Q: Your bio says you worked a number of labor jobs. How do you draw on those experiences as both a teacher and a writer.
A: These were all short-term, but I worked on the railroad, for the county's road and bridge department, and for the post office (briefly) as a mail handler. The railroad experience became the setting for my first novella, Brotherhood, in fact. There, and on the other jobs, I appreciated the camaraderie and colorful --if often off-color and crude -- banter amongst the workers. My favorite poet and a good friend who died five years ago, Maj Ragain, wrote about this kind of interaction in his piece, "Blue Talk at Ed Brassie's Garage," which was from his book, Fresh Oil, Loose Gravel. The book's a little hard to find now, but everyone should read it if they come across it. (Mac's Backs in Cleveland Heights has copies!) Maj wrote of the connection made amongst those toiling away in atmospheres like this. He said, "They seemed as brave and as free as any men I ever met. It was as if they used to cuss to break the crust that forms around a man's life, theirs, mine."
I also worked during breaks from college at my uncle's drive thru, selling pop, beer, and cigarettes to locals. I listened to stories from interesting regulars and those who'd just stop in here and there. I appreciated hearing of their unique experiences. In many ways, this prepared me to listen to students, to hear them out, to encourage them to share their stories, too.

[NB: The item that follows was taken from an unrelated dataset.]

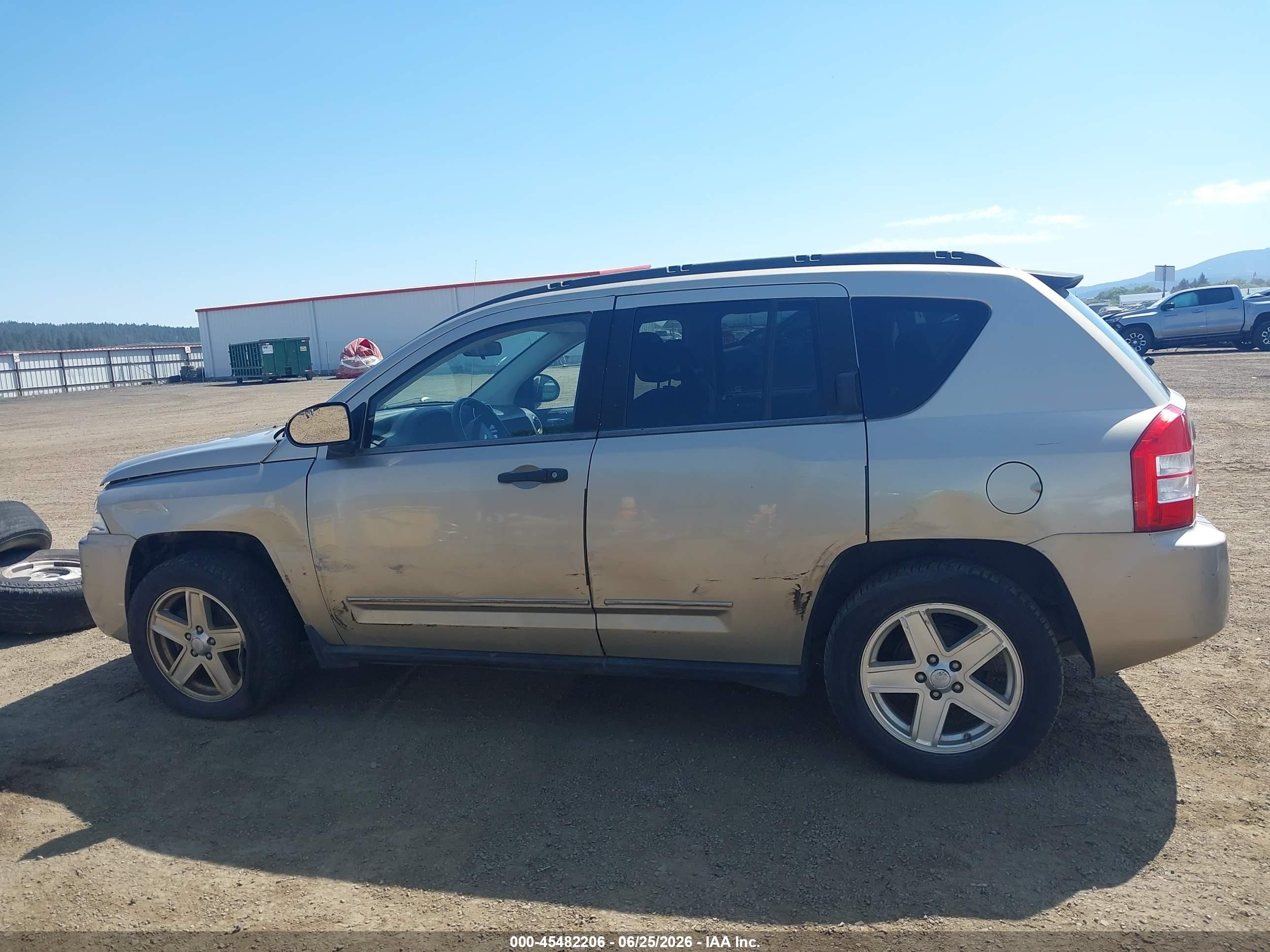 2009 Jeep Compass Sport Champagne vin: 1J4FF47B19D205995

Q: Have you always wanted to be a writer?
A: Not really. I read here and there as a kid, and I read what teachers asked me to in school (for the most part). During my senior year of high school, I did read both Salinger's Catcher in the Rye and Camus' The Stranger for a wonderful English teacher named Rich Jagunic. I was blown away by novels for the first time, but I still never thought it would be something I'd pursue until my second year of college. It was then that I took writing courses with Michael Olin-Hitt and Frank Tascone at Mount and loved the creative opportunities and atmospheres both of them fostered in the classroom.
Q: What advice would you give an aspiring writer?

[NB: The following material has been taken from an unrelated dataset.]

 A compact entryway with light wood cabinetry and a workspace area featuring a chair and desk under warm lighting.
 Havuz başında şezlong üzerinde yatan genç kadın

A: This is all stolen from others I've either read or talked to: Read more than you write, though write often. Don't be afraid to explore the extraordinary aspects of ordinary people and the human experience. Be open to surprise and find joy in the process. Have a thick skin.
Q: What can people expect when they come to your visit at Rodman Library?
A: I'll read several selections from the collection. The characters are all the same, but the book is not chronological, so I'll jump around, giving context as needed. I promise not to drone on, and, for the sake of everyone, I'll read short selections that range in style and approach. Ideally, all attendees will come away with something they found interesting. Here's hoping anyway!
Also, I want to thank Mike Patterson, my friend and former editor of the The Alliance Review, for supporting me as a writer and helping to arrange my reading. Alliance is lucky to have such a devoted and delightful citizen in Mike.